"Aku tak Bisa Bernapas," Lelaki Kulit Hitam AS Tewas Lagi
George Floyd, sebelum meninggal, menuturkan kata "Aku tidak bisa bernafas". Seperti itulah Elis, lelaki kulit hitam, tewas di Washington, Amerika Serikat. Kematian lelaki Afrika-Amerika berusha 33 tahun ini, mengundang kegeraman sejumlah pihak di negeri Paman Sam itu.
Dalam pemeriksa medis, seperti dilanrir sputniknews pada Jumat 5 Juni 2020, mengungkapkan bahwa Ellis, yang terbunuh di Tacoma, Washington, pada bulan Maret.

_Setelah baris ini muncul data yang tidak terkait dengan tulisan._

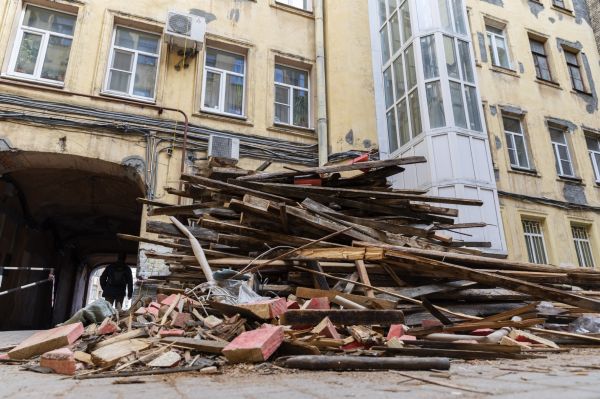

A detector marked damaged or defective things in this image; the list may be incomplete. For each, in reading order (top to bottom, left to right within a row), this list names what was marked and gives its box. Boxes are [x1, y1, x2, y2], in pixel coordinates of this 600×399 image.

broken concrete block [8, 324, 84, 360]
broken concrete block [96, 320, 118, 336]
broken concrete block [171, 312, 192, 328]
broken concrete block [223, 326, 284, 364]
broken concrete block [239, 298, 288, 320]
broken concrete block [312, 318, 340, 340]
broken concrete block [386, 324, 410, 340]
broken concrete block [39, 348, 76, 376]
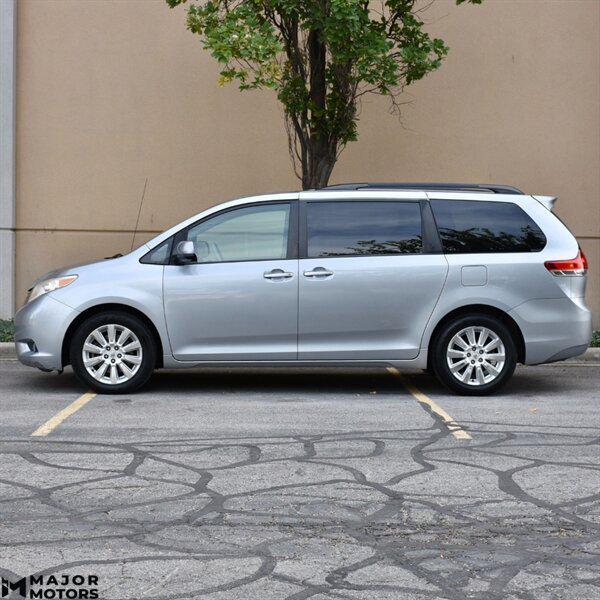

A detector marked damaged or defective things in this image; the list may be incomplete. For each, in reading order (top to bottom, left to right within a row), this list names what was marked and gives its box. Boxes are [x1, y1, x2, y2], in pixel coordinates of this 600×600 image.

cracked asphalt [0, 358, 596, 596]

Ia tewas karena kekurangan oksigen, dan tekanan fisik yang dialaminya.
Laporan itu pun mencantumkan, faktor penyebab kematian Ellis karena dirinya memiliki riwayat penyakit jantung, selain penyakit jantung laporan tersebut juga menyebut Ellis mengalami keracunan metamfetamin.
Para pemeriksa medis menyimpulkan, kematiannya adalah pembunuhan. Petugas Departemen Kepolisian Tacoma melihat Ellis berhenti pada 3 Maret di sebuah persimpangan.
Menurut Troyer, polisi melihatnya menggedor jendela kendaraan lain. Ellis kemudian mendekati petugas dan melemparkan salah satu dari mereka ke tanah. Empat petugas polisi lainnya kemudian memborgol Ellis.
Setelah Ellis mengatakan kepada petugas bahwa dia tidak bisa bernapas, dia berguling ke samping. Polisi kemudian meminta bantuan medis.
“Alasan utama mengapa dia ditahan adalah agar dia tidak melukai dirinya sendiri atau mereka. Begitu dia mengatakan dia tidak bisa bernapas, mereka meminta bantuan medis,"kata Troyer.
Lalu, ketika tenaga medis tiba di tempat kejadian, Ellis masih bernapas, tetapi dalam waktu 40 menit, dia dinyatakan meninggal.
Sementara, Gubernur Washington Jay Inslee dari Washington juga mengatakan, para pejabat negara bagian tersebut akan mendorong untuk detail penyelidikan atas insiden tersebut.
Aksi Massa Merembet ke Australia
Puluhan ribu para demonstran di Australia bersiap untuk beraksi pada akhir pekan ini. Aksi tersebut ditujukan untuk mendukung gerakan Black Lives Matter.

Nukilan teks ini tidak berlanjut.